*Task goal*
Of all the lines below, return only those starting with the line holding "annotated boxes (frame 1" and going on through the line holding "scientific name: Cervus elaphus", exactly as written.

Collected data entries
◇ ◇ ◇
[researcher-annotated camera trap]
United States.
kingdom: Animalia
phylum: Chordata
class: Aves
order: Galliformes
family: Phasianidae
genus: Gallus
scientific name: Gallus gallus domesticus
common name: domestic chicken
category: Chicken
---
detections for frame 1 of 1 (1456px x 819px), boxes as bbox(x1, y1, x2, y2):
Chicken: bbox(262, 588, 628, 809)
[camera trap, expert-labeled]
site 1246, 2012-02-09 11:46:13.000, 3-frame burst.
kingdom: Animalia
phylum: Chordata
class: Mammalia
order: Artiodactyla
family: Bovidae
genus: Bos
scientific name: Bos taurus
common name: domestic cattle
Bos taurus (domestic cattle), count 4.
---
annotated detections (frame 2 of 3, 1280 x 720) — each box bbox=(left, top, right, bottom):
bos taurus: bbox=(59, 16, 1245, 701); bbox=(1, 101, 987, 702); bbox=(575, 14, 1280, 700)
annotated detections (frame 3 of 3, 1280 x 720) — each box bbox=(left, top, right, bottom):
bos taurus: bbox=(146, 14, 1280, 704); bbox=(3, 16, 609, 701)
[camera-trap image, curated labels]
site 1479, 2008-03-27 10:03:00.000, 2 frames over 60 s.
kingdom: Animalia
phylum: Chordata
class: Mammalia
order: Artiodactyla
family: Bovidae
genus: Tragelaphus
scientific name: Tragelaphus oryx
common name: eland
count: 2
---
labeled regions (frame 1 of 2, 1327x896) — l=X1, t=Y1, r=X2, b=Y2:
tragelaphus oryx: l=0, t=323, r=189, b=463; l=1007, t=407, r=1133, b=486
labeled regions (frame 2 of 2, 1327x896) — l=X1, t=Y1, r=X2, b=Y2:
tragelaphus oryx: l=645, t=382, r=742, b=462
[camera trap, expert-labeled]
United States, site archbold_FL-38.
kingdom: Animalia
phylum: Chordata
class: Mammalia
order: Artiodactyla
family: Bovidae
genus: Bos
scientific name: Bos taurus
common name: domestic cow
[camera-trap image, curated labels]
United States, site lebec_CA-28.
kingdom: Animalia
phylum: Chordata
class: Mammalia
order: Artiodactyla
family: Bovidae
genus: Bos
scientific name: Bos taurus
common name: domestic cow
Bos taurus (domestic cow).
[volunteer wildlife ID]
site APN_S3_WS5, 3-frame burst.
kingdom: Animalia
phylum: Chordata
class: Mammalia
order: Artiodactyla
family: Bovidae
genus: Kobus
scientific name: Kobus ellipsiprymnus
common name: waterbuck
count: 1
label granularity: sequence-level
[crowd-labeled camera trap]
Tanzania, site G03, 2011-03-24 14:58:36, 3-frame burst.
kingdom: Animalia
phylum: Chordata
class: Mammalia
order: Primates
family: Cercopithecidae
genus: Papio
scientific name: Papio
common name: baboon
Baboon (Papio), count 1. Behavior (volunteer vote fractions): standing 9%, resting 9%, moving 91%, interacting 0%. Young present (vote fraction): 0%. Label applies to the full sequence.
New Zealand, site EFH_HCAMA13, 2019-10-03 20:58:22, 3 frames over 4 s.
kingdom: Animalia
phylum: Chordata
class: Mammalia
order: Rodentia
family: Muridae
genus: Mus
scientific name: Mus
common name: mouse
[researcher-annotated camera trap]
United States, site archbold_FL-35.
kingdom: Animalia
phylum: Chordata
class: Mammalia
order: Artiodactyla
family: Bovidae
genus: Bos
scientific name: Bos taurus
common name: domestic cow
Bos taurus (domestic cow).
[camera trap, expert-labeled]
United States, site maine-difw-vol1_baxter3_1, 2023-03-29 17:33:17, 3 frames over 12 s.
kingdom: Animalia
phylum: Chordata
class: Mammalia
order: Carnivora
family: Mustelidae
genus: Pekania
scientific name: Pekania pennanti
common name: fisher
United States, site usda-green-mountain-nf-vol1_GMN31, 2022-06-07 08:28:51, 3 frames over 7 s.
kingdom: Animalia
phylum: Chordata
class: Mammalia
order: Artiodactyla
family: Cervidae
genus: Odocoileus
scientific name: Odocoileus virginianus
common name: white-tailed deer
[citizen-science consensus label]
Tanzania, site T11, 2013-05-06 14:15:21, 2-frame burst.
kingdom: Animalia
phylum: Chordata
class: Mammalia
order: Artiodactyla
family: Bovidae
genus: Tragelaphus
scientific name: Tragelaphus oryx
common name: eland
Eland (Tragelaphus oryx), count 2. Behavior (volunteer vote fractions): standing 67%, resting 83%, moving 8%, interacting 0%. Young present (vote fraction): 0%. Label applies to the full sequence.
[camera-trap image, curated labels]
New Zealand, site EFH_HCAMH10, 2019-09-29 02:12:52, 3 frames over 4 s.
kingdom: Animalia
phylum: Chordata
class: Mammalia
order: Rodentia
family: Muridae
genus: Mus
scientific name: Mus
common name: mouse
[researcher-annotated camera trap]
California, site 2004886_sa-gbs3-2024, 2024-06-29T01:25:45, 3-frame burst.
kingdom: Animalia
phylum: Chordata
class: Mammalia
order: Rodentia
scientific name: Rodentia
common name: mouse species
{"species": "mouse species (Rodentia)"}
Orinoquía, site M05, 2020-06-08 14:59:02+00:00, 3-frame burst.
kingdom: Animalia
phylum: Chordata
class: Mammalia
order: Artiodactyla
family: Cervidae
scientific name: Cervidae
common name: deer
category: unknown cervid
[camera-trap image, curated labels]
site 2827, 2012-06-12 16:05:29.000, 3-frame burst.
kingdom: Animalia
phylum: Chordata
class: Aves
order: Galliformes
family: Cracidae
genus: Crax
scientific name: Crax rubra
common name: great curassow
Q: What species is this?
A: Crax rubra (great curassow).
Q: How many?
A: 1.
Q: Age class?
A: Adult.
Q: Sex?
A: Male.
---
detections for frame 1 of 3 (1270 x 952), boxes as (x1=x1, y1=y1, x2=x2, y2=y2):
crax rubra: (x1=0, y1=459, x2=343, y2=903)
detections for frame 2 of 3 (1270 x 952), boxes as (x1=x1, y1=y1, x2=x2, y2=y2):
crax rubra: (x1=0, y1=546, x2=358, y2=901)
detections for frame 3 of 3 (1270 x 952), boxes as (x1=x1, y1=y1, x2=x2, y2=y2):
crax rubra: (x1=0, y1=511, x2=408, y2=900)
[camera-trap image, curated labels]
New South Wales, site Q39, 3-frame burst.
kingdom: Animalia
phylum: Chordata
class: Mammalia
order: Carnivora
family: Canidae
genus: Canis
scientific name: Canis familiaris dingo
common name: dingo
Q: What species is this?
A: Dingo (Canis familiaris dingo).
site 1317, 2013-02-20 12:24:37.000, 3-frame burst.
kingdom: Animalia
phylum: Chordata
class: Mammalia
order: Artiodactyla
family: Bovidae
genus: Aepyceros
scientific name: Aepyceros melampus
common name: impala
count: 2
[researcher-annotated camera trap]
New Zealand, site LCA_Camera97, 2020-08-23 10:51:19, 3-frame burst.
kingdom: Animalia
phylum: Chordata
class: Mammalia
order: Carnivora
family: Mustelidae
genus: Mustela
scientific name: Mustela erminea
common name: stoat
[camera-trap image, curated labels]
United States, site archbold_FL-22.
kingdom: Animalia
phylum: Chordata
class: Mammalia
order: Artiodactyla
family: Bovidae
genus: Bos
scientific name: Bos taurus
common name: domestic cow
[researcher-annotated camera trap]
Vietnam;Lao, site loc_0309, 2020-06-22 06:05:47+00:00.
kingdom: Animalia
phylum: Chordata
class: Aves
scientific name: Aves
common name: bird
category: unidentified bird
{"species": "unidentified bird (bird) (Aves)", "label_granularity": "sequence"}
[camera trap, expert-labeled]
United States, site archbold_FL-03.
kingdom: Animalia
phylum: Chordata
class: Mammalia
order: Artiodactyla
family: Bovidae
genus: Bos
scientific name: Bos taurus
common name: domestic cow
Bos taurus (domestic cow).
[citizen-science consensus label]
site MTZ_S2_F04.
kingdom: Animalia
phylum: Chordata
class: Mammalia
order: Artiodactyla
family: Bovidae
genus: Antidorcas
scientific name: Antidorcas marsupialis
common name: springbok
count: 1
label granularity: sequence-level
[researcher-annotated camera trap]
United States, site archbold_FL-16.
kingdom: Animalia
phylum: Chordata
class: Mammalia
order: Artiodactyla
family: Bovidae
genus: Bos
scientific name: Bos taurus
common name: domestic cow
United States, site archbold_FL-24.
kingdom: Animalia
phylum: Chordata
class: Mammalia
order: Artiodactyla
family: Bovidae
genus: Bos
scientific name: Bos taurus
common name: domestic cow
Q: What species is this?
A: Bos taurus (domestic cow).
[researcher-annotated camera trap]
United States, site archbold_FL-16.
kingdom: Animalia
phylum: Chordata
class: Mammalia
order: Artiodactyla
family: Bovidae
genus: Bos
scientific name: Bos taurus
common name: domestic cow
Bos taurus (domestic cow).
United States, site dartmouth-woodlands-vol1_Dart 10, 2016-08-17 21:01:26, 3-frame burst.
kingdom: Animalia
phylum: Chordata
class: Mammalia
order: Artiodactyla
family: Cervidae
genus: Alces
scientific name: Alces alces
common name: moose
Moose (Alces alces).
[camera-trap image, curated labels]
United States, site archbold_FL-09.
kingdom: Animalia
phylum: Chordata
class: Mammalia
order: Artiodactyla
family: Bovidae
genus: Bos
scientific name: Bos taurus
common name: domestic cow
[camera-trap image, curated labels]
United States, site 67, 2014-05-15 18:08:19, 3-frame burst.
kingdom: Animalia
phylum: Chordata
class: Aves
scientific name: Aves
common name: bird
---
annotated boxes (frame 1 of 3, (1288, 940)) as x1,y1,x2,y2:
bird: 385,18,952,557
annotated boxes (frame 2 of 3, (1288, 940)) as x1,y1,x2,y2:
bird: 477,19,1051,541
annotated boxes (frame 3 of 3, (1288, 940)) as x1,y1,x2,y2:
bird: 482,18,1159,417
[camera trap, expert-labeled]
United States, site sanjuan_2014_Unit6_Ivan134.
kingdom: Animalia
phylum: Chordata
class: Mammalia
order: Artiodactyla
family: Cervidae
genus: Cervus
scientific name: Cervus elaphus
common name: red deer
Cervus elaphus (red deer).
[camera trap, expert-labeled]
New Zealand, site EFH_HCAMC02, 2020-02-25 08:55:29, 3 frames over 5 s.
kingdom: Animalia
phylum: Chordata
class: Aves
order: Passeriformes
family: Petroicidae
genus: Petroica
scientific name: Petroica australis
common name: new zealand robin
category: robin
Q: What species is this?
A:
◇ ◇ ◇
*Reply*
annotated boxes (frame 1 of 3, (1288, 940)) as x1,y1,x2,y2:
bird: 385,18,952,557
annotated boxes (frame 2 of 3, (1288, 940)) as x1,y1,x2,y2:
bird: 477,19,1051,541
annotated boxes (frame 3 of 3, (1288, 940)) as x1,y1,x2,y2:
bird: 482,18,1159,417
[camera trap, expert-labeled]
United States, site sanjuan_2014_Unit6_Ivan134.
kingdom: Animalia
phylum: Chordata
class: Mammalia
order: Artiodactyla
family: Cervidae
genus: Cervus
scientific name: Cervus elaphus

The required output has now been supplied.